Proper object disposal removed for brevity but I'm shocked if this is the simplest way to encode an object as UTF-8 in memory. There has to be an easier way doesn't there?
var serializer = new XmlSerializer(typeof(SomeSerializableObject));
var memoryStream = new MemoryStream();
var streamWriter = new StreamWriter(memoryStream, System.Text.Encoding.UTF8);
serializer.Serialize(streamWriter, entry);
memoryStream.Seek(0, SeekOrigin.Begin);
var streamReader = new StreamReader(memoryStream, System.Text.Encoding.UTF8);
var utf8EncodedXml = streamReader.ReadToEnd();
No, you can use a StringWriter
to get rid of the intermediate MemoryStream
. However, to force it into XML you need to use a StringWriter
which overrides the Encoding
property:
public class Utf8StringWriter : StringWriter
{
public override Encoding Encoding => Encoding.UTF8;
}
Or if you're not using C# 6 yet:
public class Utf8StringWriter : StringWriter
{
public override Encoding Encoding { get { return Encoding.UTF8; } }
}
Then:
var serializer = new XmlSerializer(typeof(SomeSerializableObject));
string utf8;
using (StringWriter writer = new Utf8StringWriter())
{
serializer.Serialize(writer, entry);
utf8 = writer.ToString();
}
Obviously you can make Utf8StringWriter
into a more general class which accepts any encoding in its constructor - but in my experience UTF-8 is by far the most commonly required "custom" encoding for a StringWriter
:)
Now as Jon Hanna says, this will still be UTF-16 internally, but presumably you're going to pass it to something else at some point, to convert it into binary data... at that point you can use the above string, convert it into UTF-8 bytes, and all will be well - because the XML declaration will specify "utf-8" as the encoding.

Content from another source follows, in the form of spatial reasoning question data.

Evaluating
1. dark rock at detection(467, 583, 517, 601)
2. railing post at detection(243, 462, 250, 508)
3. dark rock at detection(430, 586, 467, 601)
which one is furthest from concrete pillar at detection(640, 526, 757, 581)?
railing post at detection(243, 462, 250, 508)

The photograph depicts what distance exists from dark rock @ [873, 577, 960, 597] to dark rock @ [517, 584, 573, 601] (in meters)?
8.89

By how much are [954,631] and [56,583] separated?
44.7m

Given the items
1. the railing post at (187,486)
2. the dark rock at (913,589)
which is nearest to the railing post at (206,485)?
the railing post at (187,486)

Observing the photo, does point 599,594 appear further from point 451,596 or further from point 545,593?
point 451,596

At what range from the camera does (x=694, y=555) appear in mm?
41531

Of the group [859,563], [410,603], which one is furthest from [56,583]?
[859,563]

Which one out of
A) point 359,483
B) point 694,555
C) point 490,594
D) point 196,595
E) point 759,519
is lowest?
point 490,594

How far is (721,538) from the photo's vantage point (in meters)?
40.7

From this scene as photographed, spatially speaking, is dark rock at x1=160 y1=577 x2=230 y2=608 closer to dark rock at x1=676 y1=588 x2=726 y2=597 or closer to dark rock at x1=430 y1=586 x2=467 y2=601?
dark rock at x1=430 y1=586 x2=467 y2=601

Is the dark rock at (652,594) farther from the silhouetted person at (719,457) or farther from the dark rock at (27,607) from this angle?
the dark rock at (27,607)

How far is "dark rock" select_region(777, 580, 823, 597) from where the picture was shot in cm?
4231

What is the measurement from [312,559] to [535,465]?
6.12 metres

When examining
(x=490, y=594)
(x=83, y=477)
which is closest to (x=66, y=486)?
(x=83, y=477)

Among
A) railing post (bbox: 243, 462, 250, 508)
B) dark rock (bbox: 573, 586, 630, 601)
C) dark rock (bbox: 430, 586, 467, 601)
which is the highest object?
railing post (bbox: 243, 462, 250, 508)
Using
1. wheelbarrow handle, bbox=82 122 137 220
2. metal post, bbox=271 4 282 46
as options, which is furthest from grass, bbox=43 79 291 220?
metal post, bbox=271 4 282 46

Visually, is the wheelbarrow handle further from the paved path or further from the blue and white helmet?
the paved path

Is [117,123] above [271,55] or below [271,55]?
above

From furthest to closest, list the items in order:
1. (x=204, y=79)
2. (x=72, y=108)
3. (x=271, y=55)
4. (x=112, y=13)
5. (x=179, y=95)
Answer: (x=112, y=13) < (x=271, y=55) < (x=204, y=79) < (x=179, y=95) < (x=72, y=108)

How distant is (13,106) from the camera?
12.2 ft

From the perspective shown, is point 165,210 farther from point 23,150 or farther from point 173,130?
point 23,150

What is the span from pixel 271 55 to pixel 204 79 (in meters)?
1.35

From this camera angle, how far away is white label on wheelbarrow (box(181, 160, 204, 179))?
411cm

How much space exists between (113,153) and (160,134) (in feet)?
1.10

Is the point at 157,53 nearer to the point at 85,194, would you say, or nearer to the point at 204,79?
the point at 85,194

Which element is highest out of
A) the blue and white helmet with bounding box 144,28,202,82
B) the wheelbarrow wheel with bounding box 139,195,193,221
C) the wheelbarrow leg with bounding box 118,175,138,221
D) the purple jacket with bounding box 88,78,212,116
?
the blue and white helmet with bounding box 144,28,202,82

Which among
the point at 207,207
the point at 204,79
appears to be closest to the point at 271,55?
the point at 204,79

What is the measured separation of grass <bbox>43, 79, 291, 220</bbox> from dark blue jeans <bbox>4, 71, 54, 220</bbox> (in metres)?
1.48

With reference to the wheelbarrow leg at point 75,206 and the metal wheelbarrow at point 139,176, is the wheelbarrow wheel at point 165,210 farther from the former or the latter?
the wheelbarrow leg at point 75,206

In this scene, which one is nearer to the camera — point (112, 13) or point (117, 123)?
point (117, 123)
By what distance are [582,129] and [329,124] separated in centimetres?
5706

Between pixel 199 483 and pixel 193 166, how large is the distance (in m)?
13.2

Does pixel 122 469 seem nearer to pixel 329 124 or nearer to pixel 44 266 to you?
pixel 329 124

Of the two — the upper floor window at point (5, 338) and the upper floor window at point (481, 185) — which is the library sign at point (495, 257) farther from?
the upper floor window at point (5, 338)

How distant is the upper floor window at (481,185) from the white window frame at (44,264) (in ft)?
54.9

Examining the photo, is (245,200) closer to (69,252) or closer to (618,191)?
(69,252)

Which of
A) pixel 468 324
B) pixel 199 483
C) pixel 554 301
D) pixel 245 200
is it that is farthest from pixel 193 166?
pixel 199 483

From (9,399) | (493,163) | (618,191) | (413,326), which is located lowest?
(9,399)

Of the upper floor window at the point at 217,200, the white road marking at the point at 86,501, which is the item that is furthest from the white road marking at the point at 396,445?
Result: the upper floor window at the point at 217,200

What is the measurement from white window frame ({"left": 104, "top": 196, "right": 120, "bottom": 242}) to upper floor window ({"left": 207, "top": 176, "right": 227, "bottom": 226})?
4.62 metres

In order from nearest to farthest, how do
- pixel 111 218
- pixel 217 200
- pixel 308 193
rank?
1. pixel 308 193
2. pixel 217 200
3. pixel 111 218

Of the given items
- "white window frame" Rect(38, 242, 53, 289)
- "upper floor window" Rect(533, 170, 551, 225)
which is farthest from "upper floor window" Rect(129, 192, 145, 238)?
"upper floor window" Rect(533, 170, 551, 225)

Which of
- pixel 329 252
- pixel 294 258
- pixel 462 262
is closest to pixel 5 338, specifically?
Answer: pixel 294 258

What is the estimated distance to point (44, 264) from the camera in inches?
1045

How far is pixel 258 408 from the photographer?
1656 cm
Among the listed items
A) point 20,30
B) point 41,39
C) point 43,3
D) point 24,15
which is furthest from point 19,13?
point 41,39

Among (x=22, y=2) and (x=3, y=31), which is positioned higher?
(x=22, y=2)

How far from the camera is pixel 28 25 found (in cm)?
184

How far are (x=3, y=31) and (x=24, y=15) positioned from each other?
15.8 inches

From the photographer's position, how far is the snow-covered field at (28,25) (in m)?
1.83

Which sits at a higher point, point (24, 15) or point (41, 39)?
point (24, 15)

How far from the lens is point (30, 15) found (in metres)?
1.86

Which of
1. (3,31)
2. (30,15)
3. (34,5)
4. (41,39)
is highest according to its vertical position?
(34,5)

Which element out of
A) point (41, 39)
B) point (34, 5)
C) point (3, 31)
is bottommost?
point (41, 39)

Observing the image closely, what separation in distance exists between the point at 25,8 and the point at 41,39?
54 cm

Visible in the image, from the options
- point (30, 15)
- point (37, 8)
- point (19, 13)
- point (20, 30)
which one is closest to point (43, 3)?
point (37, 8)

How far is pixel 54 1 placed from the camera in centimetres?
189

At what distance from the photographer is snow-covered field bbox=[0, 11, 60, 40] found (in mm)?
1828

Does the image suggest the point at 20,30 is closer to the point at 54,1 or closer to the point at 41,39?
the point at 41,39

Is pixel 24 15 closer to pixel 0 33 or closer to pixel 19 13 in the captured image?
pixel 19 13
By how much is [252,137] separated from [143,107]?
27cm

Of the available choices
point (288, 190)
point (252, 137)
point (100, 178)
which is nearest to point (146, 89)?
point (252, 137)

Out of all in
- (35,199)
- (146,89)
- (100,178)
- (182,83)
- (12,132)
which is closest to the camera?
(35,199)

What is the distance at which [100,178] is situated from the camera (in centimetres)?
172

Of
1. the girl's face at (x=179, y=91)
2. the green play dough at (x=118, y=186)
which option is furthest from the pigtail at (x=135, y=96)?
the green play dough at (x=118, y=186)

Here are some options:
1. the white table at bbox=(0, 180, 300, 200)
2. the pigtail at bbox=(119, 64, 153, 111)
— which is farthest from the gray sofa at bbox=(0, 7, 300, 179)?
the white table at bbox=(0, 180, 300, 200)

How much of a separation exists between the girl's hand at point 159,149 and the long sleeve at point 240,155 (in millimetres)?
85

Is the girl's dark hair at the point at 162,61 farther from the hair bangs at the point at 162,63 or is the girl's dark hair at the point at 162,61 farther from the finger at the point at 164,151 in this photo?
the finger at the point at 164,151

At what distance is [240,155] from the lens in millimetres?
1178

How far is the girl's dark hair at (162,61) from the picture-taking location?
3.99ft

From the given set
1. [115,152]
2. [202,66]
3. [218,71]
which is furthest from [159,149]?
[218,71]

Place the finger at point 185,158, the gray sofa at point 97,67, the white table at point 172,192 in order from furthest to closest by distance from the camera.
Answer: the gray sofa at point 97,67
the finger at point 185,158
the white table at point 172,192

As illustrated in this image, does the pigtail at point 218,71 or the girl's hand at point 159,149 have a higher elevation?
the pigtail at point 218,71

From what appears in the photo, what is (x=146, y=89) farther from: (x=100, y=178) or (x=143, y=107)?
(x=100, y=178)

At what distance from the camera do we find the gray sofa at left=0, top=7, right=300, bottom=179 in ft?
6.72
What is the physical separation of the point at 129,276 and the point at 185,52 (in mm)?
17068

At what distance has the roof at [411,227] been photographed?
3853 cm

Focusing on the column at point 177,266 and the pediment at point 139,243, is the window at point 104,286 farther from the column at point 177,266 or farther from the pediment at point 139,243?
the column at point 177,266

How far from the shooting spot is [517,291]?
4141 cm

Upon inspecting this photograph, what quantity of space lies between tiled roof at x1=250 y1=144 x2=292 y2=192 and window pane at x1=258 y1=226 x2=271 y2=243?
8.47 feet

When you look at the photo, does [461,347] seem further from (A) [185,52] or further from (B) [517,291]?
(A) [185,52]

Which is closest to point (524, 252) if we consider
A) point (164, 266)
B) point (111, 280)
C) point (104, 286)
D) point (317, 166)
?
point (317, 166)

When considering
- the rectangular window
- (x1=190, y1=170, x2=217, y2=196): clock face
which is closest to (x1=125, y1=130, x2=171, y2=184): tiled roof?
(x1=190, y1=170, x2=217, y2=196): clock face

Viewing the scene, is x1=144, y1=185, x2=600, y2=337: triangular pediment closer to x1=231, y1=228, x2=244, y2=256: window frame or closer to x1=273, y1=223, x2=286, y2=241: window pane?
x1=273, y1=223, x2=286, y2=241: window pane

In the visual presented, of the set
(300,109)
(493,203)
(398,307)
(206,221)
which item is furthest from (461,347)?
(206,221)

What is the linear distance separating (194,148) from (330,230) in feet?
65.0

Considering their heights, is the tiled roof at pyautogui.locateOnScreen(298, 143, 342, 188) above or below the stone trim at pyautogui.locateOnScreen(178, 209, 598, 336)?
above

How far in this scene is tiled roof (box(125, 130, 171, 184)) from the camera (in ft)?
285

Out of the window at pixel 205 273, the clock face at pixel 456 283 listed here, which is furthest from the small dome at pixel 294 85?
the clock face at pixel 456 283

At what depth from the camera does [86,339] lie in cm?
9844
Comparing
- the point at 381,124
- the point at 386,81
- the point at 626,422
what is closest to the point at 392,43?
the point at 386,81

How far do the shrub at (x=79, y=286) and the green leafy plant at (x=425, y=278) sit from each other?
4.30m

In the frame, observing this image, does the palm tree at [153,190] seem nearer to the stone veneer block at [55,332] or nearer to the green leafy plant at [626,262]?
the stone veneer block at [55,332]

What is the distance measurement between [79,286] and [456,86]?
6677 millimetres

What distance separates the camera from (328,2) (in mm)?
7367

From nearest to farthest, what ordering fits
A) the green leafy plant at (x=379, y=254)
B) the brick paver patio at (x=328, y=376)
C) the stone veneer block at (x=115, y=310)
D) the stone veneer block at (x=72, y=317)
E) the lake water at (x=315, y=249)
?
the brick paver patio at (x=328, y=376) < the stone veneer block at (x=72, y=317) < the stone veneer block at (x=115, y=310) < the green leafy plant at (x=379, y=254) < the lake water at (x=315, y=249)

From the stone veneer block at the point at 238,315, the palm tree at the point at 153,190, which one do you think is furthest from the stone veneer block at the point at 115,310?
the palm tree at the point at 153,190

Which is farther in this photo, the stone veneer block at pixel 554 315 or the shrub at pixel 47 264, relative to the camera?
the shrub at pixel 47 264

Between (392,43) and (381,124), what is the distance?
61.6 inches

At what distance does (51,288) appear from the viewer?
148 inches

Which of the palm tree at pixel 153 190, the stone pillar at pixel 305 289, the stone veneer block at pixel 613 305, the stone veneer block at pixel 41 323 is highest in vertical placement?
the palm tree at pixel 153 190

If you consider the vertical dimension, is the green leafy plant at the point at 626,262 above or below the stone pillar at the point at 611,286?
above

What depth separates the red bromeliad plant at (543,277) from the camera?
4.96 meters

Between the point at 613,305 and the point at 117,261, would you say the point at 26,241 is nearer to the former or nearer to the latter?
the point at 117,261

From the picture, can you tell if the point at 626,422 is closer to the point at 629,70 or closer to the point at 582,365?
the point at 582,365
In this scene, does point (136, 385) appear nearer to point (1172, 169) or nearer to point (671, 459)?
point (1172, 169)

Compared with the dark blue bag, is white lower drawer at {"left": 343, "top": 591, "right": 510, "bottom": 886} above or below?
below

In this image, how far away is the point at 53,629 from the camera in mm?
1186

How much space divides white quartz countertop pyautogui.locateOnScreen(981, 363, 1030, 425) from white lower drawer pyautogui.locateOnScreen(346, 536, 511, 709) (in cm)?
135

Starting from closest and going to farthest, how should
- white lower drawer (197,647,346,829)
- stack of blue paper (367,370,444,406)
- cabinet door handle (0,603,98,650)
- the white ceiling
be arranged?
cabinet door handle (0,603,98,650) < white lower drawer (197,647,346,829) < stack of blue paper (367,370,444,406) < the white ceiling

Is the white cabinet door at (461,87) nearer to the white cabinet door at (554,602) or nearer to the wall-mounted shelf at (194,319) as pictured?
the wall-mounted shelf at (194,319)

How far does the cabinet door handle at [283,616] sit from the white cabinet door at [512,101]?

EDIT: A short but complete example to show this working:
using System;
using System.Text;
using System.IO;
using System.Xml.Serialization;
public class Test
{
public int X { get; set; }
static void Main()
{
Test t = new Test();
var serializer = new XmlSerializer(typeof(Test));
string utf8;
using (StringWriter writer = new Utf8StringWriter())
{
serializer.Serialize(writer, t);
utf8 = writer.ToString();
}
Console.WriteLine(utf8);
}
public class Utf8StringWriter : StringWriter
{
public override Encoding Encoding => Encoding.UTF8;
}
}
Result:
<?xml version="1.0" encoding="utf-8"?>
<Test xmlns:xsd="http://www.w3.org/2001/XMLSchema"
xmlns:xsi="http://www.w3.org/2001/XMLSchema-instance">
<X>0</X>
</Test>
Note the declared encoding of "utf-8" which is what we wanted, I believe.